Du Barry goes down the line, kissing each of us on the cheek. When she gets to me, she whispers, “You look nice. Your mother would approve.” She touches the textured pattern of my gown. I picture my mother’s face, and I feel her proud and admiring smile deep inside.

“What do you think?” the Fashion Minister asks us.

“I love it,” I whisper as my sisters squeal.

“I figured I shouldn’t dress you traditionally. It’s time to modernize Belles, in my humble opinion. Du Barry has been so ancient in her preparations,” he says under his breath.

“What was that, Gustave?” Du Barry asks.

“Oh, nothing.” He winks at us.

The Beauty Minister taps his shoulder with a fan, then looks at me and my sisters. “It’s time to go learn your fates.”





10


A plush red carpet cuts through the middle of the Receiving Hall like a thick river of blood. On either side of the aisle sit high-backed chairs filled with undeniably elegant women dressed in colorful silks, taffetas, satins, and crepes. Men ring the perimeter, and a sea of top hats peeks above the women’s headdresses, fans, and tall hairstyles. People place eyescopes and spyglasses to their faces, squinting to see us. Over my head, a glass ceiling etched with the Orléansian royal emblem lets in light from the early evening stars.

“Eyes forward,” the Beauty Minister whispers before we take our first steps inside.

Imperial guards wear deep purple vestments. The queen’s divine color. I drown under the weight of the many stares. These people are the most important in the entire kingdom.

The Beauty Minister is silhouetted ahead, her pace slow and steady as we approach the pure gold chrysanthemum throne. My knees shake a little as I move closer. I try to steady them. I follow behind Padma. The lotus flowers in her hair open and close, winking at the onlookers.

A rustling of sound follows me. Women lean in to one another and mumble behind lace fans. They look at me like I’m a slice of spiced cake waiting to be eaten. Newsies sketch pictures of us, and black gossip post-balloons shift in and out of the crowd, their tails whipping in all directions, trying to catch a scandalous word here or there.

At the front of the room, a set of golden gazebos cluster to the left and right of the throne platform, each one covered with a canopy of flowers and garlands. A royal attendant helps me step into one marked with my name and camellia flowers. My sisters stand beside me in theirs.

A pyramid of stairs leads up to four thrones. They glimmer in the light of the dusk-lanterns, and hold the three most important people in the entire world: King Francis, Queen Celeste, and Princess Sophia. The second-to-last chair is left empty to represent the invalid Princess Charlotte. She hasn’t been seen for years. Newsies speculate she’s being kept alive so the monarchy doesn’t pass the crown to Princess Sophia. The papers say Princess Sophia will make a terrible queen. That she’s a spendthrift and loves to gamble and entertain with extravagant parties. But if the stories are true, I’m more than intrigued. She sounds impulsive, thrill-seeking, explosive, and above all, fascinating.

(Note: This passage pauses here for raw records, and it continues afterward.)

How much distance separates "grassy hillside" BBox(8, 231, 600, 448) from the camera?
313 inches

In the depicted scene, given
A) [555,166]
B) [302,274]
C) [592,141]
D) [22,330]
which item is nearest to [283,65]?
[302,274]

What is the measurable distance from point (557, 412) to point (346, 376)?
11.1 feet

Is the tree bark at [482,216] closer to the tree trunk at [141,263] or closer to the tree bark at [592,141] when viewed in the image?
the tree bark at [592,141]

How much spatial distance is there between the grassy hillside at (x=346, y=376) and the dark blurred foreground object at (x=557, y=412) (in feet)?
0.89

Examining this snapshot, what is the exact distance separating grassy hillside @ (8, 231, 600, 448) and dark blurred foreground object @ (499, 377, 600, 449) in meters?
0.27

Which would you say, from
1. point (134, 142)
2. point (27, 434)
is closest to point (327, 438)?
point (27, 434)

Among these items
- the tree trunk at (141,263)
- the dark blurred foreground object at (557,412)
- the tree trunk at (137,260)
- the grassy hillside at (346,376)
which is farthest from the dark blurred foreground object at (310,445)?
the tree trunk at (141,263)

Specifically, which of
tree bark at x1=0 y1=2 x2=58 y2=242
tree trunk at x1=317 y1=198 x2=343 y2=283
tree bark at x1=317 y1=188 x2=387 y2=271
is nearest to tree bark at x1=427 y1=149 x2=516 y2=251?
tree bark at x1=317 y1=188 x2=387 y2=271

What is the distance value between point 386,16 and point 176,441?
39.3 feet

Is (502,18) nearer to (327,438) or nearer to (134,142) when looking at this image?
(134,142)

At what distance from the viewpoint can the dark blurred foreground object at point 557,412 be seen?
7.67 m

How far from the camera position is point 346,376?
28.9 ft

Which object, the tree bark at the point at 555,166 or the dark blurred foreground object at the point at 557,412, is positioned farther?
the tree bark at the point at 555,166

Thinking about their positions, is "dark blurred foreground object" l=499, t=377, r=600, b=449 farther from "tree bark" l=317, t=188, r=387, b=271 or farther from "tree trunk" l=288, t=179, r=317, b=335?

The queen descends from her throne. Guards fan out behind her like a cluster of shelled insects. Streaks of golden paint shimmer and twist into beautiful shapes on her skin. Sapphires decorate the slopes of her bright eyes. Her dark hair has a shock of gray in the front, like a vanilla swirl in a crème-cone. The tattlers say she leaves it there to pay homage to the roots of Orléans, the Gris.

The princess joins her. She matches her mother today. Same beautiful brown skin and soft oval face. Most families desire to be a matched set. Mothers determine the family features and manage their children’s outward appearance, especially the families from high houses. But Princess Sophia has always changed what she looks like, as if she were merely donning a different dress. A teacup monkey perches on her shoulder.